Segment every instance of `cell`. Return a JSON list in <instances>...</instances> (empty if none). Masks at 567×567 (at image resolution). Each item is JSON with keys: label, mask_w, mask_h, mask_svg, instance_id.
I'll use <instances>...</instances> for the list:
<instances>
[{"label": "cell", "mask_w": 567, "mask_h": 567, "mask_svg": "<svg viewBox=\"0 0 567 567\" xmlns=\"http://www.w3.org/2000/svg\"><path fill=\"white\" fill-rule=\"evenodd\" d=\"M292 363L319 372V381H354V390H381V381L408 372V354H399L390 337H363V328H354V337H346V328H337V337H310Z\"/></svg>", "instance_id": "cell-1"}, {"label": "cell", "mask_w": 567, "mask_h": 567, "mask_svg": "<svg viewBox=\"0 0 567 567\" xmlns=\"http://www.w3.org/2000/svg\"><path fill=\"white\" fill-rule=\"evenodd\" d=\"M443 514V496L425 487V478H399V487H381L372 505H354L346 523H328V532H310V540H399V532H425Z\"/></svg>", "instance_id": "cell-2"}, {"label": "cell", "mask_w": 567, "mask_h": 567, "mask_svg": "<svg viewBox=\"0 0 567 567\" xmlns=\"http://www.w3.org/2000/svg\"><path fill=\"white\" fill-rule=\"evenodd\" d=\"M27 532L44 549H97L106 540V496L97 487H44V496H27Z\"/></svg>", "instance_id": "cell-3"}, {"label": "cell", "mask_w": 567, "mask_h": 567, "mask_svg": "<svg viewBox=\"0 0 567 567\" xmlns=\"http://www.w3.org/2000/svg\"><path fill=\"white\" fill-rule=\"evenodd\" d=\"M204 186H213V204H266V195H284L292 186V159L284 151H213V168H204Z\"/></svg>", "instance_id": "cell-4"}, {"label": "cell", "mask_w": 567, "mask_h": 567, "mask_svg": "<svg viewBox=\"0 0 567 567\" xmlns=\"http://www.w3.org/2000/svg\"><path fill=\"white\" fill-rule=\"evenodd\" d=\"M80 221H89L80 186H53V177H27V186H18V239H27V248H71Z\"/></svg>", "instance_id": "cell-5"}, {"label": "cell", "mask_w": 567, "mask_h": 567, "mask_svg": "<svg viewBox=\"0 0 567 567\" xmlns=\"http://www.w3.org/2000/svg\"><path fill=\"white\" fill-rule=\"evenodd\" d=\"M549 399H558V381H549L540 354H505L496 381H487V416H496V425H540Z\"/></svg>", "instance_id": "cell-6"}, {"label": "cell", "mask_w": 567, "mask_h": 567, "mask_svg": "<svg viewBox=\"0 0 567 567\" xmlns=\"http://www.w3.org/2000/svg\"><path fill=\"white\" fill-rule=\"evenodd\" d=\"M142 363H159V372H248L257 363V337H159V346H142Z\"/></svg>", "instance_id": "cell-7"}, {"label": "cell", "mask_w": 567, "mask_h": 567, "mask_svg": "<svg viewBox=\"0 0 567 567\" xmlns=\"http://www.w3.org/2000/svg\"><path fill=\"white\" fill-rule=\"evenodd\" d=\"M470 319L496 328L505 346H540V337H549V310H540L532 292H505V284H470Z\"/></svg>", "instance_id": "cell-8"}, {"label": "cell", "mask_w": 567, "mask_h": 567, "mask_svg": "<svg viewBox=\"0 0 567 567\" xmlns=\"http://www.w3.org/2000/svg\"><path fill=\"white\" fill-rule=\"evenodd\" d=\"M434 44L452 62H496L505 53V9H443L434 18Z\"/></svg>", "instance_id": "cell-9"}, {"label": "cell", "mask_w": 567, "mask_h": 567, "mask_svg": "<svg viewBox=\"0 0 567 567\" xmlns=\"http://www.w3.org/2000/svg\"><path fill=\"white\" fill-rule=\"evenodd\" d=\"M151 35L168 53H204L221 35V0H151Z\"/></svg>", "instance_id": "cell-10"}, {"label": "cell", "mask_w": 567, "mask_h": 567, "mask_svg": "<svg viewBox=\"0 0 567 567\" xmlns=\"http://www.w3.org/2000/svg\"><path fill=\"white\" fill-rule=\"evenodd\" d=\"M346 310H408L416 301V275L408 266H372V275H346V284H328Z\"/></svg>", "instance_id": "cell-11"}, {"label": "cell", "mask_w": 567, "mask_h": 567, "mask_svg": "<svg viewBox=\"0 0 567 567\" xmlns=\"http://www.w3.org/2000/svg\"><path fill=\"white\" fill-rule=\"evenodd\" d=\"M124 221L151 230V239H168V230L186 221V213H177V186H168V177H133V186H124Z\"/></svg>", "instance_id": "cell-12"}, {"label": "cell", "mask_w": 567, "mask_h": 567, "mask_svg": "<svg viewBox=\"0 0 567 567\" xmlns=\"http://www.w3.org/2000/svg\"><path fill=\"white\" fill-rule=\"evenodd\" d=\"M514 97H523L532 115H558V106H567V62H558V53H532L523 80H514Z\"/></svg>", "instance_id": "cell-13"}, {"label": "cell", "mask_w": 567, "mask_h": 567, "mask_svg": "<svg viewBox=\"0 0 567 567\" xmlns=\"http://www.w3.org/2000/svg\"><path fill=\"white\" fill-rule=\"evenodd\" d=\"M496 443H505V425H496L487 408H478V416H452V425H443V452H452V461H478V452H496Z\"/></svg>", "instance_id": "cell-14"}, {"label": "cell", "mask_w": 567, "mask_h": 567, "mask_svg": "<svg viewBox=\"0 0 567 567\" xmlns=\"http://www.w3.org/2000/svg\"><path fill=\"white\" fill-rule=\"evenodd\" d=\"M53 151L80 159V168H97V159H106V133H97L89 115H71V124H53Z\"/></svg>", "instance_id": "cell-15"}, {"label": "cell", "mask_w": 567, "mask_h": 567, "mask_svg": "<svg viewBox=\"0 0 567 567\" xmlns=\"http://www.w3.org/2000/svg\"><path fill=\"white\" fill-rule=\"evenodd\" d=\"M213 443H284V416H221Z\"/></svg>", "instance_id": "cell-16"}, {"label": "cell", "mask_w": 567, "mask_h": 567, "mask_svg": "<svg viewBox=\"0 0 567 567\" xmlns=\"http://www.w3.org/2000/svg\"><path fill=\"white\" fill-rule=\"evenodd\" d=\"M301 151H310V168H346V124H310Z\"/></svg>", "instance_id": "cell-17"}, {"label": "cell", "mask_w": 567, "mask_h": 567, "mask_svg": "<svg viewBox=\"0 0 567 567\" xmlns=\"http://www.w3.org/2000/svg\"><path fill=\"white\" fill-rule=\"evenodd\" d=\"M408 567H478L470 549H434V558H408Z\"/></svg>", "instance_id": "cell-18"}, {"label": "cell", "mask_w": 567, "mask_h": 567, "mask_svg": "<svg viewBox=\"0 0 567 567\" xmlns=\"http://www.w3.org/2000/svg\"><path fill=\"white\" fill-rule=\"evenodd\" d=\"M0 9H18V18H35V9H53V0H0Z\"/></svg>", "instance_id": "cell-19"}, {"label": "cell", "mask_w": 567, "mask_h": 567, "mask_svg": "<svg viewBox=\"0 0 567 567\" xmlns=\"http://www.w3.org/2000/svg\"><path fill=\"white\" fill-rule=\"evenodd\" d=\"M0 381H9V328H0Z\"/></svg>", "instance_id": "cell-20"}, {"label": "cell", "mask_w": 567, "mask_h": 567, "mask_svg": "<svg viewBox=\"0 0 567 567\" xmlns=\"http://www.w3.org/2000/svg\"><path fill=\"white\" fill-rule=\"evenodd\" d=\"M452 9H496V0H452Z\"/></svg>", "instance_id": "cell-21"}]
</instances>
════════════════════
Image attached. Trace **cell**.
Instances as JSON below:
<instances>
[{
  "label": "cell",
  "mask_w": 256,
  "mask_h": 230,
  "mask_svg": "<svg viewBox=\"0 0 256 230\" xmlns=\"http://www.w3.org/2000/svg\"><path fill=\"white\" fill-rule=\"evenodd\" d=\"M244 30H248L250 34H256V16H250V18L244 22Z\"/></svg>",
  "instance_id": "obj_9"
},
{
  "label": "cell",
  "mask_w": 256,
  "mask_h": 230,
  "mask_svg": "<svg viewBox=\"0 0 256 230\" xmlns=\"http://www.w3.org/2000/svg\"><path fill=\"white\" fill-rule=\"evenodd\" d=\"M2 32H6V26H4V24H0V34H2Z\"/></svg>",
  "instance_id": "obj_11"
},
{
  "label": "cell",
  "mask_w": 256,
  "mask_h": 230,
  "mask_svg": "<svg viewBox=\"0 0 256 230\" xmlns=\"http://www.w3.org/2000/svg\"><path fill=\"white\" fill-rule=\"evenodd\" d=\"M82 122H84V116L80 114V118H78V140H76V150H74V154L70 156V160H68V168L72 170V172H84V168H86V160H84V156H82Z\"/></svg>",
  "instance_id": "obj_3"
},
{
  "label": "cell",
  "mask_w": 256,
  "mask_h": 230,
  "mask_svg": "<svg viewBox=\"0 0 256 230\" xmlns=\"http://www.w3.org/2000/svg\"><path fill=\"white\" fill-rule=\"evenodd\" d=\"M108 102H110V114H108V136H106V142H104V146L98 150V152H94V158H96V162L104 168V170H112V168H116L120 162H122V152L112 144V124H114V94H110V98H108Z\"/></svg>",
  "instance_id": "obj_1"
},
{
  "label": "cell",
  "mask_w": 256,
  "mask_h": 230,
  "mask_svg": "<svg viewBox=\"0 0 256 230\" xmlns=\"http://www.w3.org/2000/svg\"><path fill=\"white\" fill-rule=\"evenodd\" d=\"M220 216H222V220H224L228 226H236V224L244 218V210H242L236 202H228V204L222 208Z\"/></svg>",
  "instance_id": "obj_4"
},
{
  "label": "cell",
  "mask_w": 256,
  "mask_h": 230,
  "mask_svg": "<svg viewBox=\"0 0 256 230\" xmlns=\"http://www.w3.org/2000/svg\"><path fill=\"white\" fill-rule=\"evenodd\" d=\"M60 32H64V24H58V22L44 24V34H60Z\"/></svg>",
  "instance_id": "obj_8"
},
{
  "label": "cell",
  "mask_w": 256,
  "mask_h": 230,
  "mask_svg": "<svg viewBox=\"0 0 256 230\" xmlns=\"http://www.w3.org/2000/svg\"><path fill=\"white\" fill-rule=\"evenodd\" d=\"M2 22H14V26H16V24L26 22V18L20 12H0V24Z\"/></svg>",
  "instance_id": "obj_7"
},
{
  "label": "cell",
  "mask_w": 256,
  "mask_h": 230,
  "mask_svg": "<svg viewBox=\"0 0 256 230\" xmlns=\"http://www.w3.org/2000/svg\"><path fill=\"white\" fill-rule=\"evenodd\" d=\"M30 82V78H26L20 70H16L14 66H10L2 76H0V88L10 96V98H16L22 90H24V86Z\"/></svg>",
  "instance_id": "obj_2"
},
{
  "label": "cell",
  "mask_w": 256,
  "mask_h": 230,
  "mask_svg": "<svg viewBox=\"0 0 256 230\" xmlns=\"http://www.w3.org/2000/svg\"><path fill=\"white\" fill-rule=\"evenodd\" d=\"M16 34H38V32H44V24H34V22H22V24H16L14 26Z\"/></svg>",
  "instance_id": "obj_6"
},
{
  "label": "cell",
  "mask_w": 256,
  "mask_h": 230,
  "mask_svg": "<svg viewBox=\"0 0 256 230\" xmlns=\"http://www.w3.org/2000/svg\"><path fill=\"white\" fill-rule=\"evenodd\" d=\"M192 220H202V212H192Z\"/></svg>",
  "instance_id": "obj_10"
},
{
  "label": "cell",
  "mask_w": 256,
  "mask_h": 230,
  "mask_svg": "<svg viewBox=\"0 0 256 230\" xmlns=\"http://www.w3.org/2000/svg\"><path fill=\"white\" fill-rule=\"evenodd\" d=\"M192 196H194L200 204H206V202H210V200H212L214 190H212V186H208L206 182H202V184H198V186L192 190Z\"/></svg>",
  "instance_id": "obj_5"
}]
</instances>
════════════════════
## OBJECTIVE
Please copy out, word for word, the lines in the items above, from the line with "Segment every instance" up to and including the line with "I'll use <instances>...</instances>".

## FULL ANSWER
Segment every instance of `cell`. Return a JSON list in <instances>...</instances> (empty if none). Masks at 567×567 (at image resolution). Each item is JSON with keys: label, mask_w, mask_h, mask_svg, instance_id.
I'll use <instances>...</instances> for the list:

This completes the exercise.